Zu erledigen ->
a) Übersetze aus dem Textblock zur Prozessfähigkeit des BF den Satz „Das Fehlen einer Anmeldebescheinigung ergibt sich aus dem Fremdenregister.“ ins Englische.
b) Greif den Textblock zur Prozessfähigkeit des BF dort auf, wo er endet, und schreib ihn weiter.

Textblock ->
════
Die gesetzliche Vertretung des BF durch seine Mutter XXXX ergibt sich aus dem Strafurteil vom XXXX.2019 und daraus, dass die vom Klinikpersonal laut Arztbrief als Vater kontaktierte Person erklärte, nicht der leibliche Vater des BF und seit 2010/2011 von dessen Mutter getrennt zu sein. Hinweise auf eine andere obsorgeberechtigte Person ergeben sich aus den vorgelegten Akten nicht.

Die Betreuung des BF durch die Kinder- und Jugendhilfe geht aus dem Arztbrief und aus dem Strafurteil, in dem die Vertreterin einer Kinder- und Jugendhilfeeinrichtung als in der Hauptverhandlung anwesend angeführt wird, hervor. Eine Übertragung der Obsorge, insbesondere des Teilbereichs der gesetzlichen Vertretung, an die Kinder- und Jugendhilfe ist nicht aktenkundig.

Das Fehlen einer Anmeldebescheinigung ergibt sich aus dem Fremdenregister.

Der Schulbesuch des BF wird anhand des Arztbriefs festgestellt; die begonnene Lehre ergibt sich aus dem Versicherungsdatenauszug.

Die Straftaten des BF, die strafgerichtlichen Verurteilungen und die Sanktionen gehen aus dem Strafurteil und dem Strafregister hervor. Die Feststellungen zum Strafvollzug basieren auf der aktenkundigen Vollzugsinformation. Die psychischen und kognitiven Probleme des BF sowie seine Unterbringung in der psychiatrischen Klinik ergeben sich aus dem Arztbrief.

Es gibt keine aktenkundigen Anhaltspunkte dafür, dass das BFA dem Verwaltungsverfahren zur Erlassung einer aufenthaltsbeendenden Maßnahme einen gesetzlichen Vertreter des BF beizog.

Rechtliche Beurteilung

Die Prozessfähigkeit ist die Fähigkeit, durch eigene Handlungen oder durch die eines gewillkürten Vertreters prozessuale Rechte und Pflichten zu begründen und rechtswirksame Verfahrenshandlungen zu setzen. Sie richtet sich gemäß § 9 AVG nach den Vorschriften des bürgerlichen Rechts, sofern die Verwaltungsvorschriften keine besonderen Regelungen enthalten. Damit wird die prozessuale Rechts- und Handlungsfähigkeit an die materiellrechtliche Rechts- und Handlungsfähigkeit geknüpft.

Die volle Handlungsfähigkeit natürlicher Personen wird regelmäßig mit der Vollendung des 18. Lebensjahres begründet. Da der BF erst 17 Jahre alt ist, ist er noch nicht (voll) handlungsfähig. Dem Verfahren zur Erlassung einer aufenthaltsbeendenden Maßnahme hätte daher seine Mutter als seine gesetzliche Vertreterin beigezogen werden müssen.

Nach dem Eintritt der Volljährigkeit des BF wird seine Prozessfähigkeit angesichts seiner psychischen Erkrankung und der kognitiven Probleme sorgfältig zu beurteilen sein; allenfalls wird dann ein Vorgehen nach § 11 AVG angezeigt sein.
════
Bereitgestellte Einträge ->
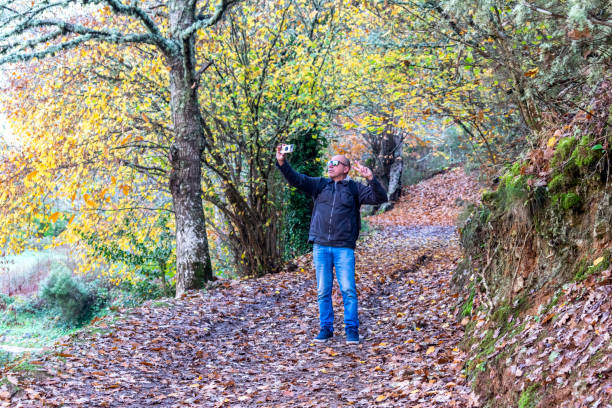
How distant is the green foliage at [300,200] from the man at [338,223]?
25.3 ft

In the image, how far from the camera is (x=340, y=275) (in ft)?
21.5

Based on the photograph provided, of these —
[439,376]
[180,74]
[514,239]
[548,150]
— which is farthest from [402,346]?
[180,74]

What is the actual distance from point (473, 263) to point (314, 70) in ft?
22.0

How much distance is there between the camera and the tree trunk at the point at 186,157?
10.3m

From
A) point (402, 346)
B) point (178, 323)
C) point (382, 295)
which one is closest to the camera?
point (402, 346)

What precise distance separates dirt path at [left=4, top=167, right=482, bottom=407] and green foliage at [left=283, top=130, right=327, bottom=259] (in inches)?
188

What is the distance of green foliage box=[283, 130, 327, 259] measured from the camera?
48.5ft

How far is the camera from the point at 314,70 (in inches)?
465

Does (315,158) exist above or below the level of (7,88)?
below

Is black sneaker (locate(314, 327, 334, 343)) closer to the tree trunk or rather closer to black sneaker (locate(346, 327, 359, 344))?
black sneaker (locate(346, 327, 359, 344))

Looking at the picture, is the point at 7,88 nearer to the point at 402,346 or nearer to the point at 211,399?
the point at 211,399

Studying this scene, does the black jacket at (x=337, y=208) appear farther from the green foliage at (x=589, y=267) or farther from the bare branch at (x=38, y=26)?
the bare branch at (x=38, y=26)

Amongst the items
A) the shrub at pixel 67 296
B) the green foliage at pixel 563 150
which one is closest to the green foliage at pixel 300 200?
the green foliage at pixel 563 150

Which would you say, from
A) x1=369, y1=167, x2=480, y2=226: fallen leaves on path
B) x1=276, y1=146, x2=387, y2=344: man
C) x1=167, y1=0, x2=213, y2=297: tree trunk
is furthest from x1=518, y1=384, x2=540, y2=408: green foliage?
x1=369, y1=167, x2=480, y2=226: fallen leaves on path
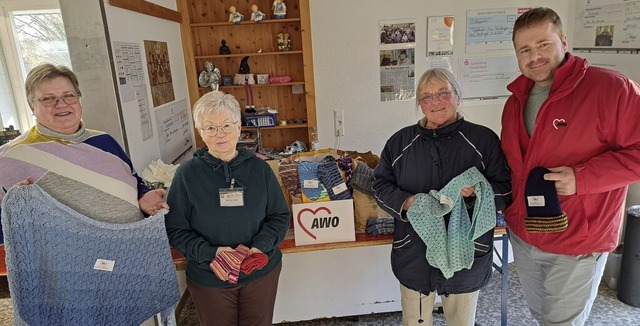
════
Lösungen unten ->
a) The absence of a registration certificate follows from the register of foreign nationals.

b)
Ein Mangel der Prozessfähigkeit ist als Vorfrage in jeder Lage des Verfahrens von Amts wegen wahrzunehmen (VwGH 20.12.2016, Ra 2015/01/0162). Mangelnde Prozessfähigkeit führt zur Unwirksamkeit von verfahrensrechtlichen Akten der Behörde, zB von Zustellungen. Eine prozessunfähige Person kann keine wirksamen Verfahrenshandlungen setzen (Kolonovits/Muzak/Stöger, Verwaltungsverfahrensrecht10 Rz 130 ff).

Die Zustellung eines Bescheids ist ein Verfahrensakt, der rechtswirksam nur gegen Prozessfähige gesetzt werden kann. Eine an eine prozessunfähige Person vorgenommene Zustellung löst keine Rechtswirkungen aus. Die Behörde hat in diesem Fall den gesetzlichen oder bestellten Vertreter oder einen Kurator als Empfänger festzulegen. Erst mit der rechtmäßigen Zustellung gilt der zugestellte Akt als "erlassen" (Kolonovits/Muzak/Stöger, Verwaltungsverfahrensrecht10 Rz 198). Wird ein Bescheid an eine handlungsunfähige Person zugestellt, ist die Erlassung des Bescheids unwirksam (VwGH 30.08.2007, 2006/19/0480).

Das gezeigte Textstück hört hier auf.